Ironically, some business leaders aren't happy with the CPE, either. Some think it won't make any difference. Others think it doesn't go far enough. François Boncilhon, the CEO of Paris-based Linux software company Mandriva, is one of the skeptics. "The French have a strange belief that by making layoffs harder or hiring easier, it will change employment practices," he says. In the real world, "companies hire people when they need them and fire them when they have to fire them." The CPE, Boncilhon insists, won't affect his own decisions.

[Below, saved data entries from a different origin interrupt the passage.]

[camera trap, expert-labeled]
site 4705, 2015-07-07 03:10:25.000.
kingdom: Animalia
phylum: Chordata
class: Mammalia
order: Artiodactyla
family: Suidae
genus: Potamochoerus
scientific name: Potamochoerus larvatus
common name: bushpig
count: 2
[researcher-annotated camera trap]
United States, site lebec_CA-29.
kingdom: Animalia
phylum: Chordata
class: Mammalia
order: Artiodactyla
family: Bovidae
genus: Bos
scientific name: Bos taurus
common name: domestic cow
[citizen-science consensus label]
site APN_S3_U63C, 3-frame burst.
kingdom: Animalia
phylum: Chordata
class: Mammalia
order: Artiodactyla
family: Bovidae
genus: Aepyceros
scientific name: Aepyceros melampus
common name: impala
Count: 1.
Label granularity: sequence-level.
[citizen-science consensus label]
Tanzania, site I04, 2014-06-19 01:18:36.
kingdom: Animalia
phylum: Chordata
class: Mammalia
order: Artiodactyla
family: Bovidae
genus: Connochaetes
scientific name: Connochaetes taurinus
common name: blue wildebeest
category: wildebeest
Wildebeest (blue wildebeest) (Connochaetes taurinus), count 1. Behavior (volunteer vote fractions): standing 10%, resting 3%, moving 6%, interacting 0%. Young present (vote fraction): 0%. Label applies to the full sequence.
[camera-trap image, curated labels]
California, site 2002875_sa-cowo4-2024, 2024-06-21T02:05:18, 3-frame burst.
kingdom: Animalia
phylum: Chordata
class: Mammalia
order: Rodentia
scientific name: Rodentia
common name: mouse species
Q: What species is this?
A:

Copy-center entrepreneur Eloy finds a different fault with the CPE. "It doesn't deal with the underlying reality, the most basic problem," he says. France's economy, he argues, is dragged down by deeply complex employment laws, which include 21 different types of job contracts and a government-written Employment Code Book that contains a staggering 2,500 pages and weighs 22 pounds. "The government needs a wide-reaching reform to create a single employment contract instead of pushing for small, incremental improvements such as the CPE," he says.
LOOKING FOR A HERO.
One solution suggested by some politicians and observers would be to copy the Danish model. There, workers can be hired and fired as easily as in Britain or the U.S., but can claim unemployment benefits at 90% of their previous salary.
Whatever the outcome of the CPE, France's youth desperately needs role models to inspire them, argues Roux de Bézieux. "The American and British press are full of stories about daring entrepreneurs like Richard Branson, but we have nothing like that," he says. "There is a perceived generation gap between the old employers who act like hungry wolves and the hungry, disaffected youth. We need hero stories to inspire them."
For now, the CPE will have to suffice. After meeting with Villepin on Mar. 20, Roux de Bézieux described the prime minister as "determined to hold firm" in the face of protests. But opinion polls show 68% of the French population opposed to the CPE. The message to Villepin from France's workers is clear: You may lose your job over this reform, but we'll be damned if we're going to lose ours.